Yanking her legs so that they were around his neck, he rams himself back into her ass hard. Tearing a scream from her.

" Don't you stop. Fuck me hard!" screams Carmin as he starts a ramming motion within her that had the whole bed shaking.

Hearing the scream both Daniel and Jordan enter the room at a run and see something that has both their mouths hanging open in shock.

" I really didn't think that he was that aggressive." Jordan whispers over to Daniel.

" Neither did I. And to tell you the truth I really am wanting to wait until they are finished with what they are doing." Daniel whispers.

" Actually we heard you the moment you entered the room. What is it that you want?"

" Crescent isn't on the ship."

" What do you mean she isn't on the ship?" Alex asks as he continues to pump into Carmin.

" Just what I said, Alex.
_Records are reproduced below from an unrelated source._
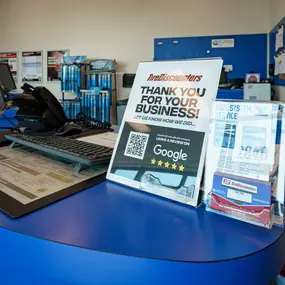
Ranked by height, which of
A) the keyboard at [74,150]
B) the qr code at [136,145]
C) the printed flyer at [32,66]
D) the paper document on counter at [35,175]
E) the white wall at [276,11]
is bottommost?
the paper document on counter at [35,175]

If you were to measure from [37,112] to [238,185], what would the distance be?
1146 mm

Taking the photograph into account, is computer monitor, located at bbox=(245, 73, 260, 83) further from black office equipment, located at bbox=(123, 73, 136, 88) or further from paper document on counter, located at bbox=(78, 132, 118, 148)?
paper document on counter, located at bbox=(78, 132, 118, 148)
She isn't on the damn ship." Daniel growls out as he feels himself getting hard looking at Alex's thick cock moving in and out of Carmin's ass.
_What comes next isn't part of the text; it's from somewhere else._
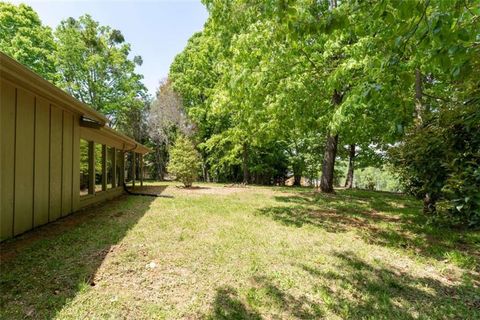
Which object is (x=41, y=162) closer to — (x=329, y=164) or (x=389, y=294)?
(x=389, y=294)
" Give us a few more minutes and we will tell you where she is. She is always connected..do that again, love. Damn, your ass is so damn tight."

" If we keep watching this, I think that I'm going to have to pull out."

" You aren't the only one, Daniel."

" Oh my damn, what in the hell is that coming out of his back?"

" I don't know, but look at where it is going. Shit! Carmin has one too and look where her's is going."

" Damn, I wish I had one of those. That looks so fucking cool." at that they both slide to the floor so they could wait out the fuck session.

Down on the planet, Crescent was taking down the biggest hunk of meat ever and it's teeth wasn't something that would have been able to remove with a surgical knife even if it was sharp. Bringing it down was a coop in her belt so she sent the visual to her parents so that they could see what she had done all on her own.

(Mother?)

(What in the hells have you gone and done?)

(What do you mean? Was this someone? Did I hurt someone important?)

(No, but did you get a good look at that thing?)

(Yes, and I had just killed it for food. The ship is running low on supplies.)

(Why didn't you bring them to us?)

(Because I wanted the guys to realize that I can take care of myself and not always have to rely on them.)

(Huh?)

(They think that I am soft and not used to fighting. And that all I want is to be...what is the word?)

(Spoiled.)

(I am not spoiled, mother.)

(Yes, you are dear. But we also know that you are also strong and willfull. We let you go for what you wanted and we praised you when you succedded and we got in your ass when you did something foolish.)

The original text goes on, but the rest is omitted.